Cone’s briefcase contained a copy of the letter Michele Bachmann, Trent Franks, Louie Gohmert, Thomas Rooney and Lynn Westmoreland had written denouncing Huma Abedin to the US government; a shopping list for items at the Neiman-Marcus men’s shop; an 8 by 4 inch plastic food container bag with an overstuffed prosciutto pannini in it; four packets of Sweet’N Low, a bottle of Excedrin Migraine and, approximately ten pages of letter size paper formatted in double columns of nine-point Arial font, with the right column presenting the names of US government agencies, and the left printed with compositors’ dummy, using two or three words to a line.
“Lorem Ipsum Dolor, State Department… Sit Amet Consectetur,  National Security Agency… Adipisicing Elit, Defense Advanced Research Projects Agency…  Ded Do Eiusmod, Central Intelligence Agency… Tempor Incididunt, US Attorneys Office… Labore Et Dolore, Federal Bureau of Investigation… Magna Aliqua, Department of Homeland Security…  Quia Non Numquam, Federal Aviation Agency… Eius Modi Tempora, US Army Southern Command,” I read.  “Gee whiz – these Muslim terrorist government infiltrators have some mighty strange names.” 

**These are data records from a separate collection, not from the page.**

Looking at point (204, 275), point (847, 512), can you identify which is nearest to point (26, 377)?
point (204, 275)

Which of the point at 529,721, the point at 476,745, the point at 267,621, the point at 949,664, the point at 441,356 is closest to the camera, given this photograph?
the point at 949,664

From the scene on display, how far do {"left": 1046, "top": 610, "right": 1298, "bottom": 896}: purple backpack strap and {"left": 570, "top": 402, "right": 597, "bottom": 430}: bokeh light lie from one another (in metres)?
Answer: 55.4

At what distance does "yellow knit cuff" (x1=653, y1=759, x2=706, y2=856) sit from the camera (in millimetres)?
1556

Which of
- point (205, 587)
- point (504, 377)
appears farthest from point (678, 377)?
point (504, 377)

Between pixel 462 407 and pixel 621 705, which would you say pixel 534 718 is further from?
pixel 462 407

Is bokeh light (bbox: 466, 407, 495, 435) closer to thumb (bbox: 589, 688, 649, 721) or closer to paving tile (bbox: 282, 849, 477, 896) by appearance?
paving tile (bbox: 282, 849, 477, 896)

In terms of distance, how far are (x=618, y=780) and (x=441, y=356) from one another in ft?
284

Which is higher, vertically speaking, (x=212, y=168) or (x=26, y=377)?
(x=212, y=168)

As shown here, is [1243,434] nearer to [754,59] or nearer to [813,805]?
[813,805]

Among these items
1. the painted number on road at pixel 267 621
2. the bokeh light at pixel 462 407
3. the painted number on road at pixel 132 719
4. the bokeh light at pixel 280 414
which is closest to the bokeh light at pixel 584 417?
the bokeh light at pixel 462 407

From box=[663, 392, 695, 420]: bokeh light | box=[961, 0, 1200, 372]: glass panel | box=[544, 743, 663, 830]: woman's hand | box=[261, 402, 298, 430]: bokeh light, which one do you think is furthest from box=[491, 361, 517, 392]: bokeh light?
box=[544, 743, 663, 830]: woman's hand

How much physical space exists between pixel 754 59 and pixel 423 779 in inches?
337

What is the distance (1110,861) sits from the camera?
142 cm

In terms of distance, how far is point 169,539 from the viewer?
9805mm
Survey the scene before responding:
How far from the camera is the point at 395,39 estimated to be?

Cone blushed bright crimson as he scurried to stuff everything back into his briefcase.  “I… I… guess I better go now.”
“It’s your consultation,” I reminded him.
“Yeah… I suppose it is,” he muttered as he made for the door, turning to look back at me, his hand poised on the knob.
“You…  you…” Cone stammered, “you… won’t tell anyone, will you?”
“Now what constructive purpose,” I wondered, “could doing that possibly serve?”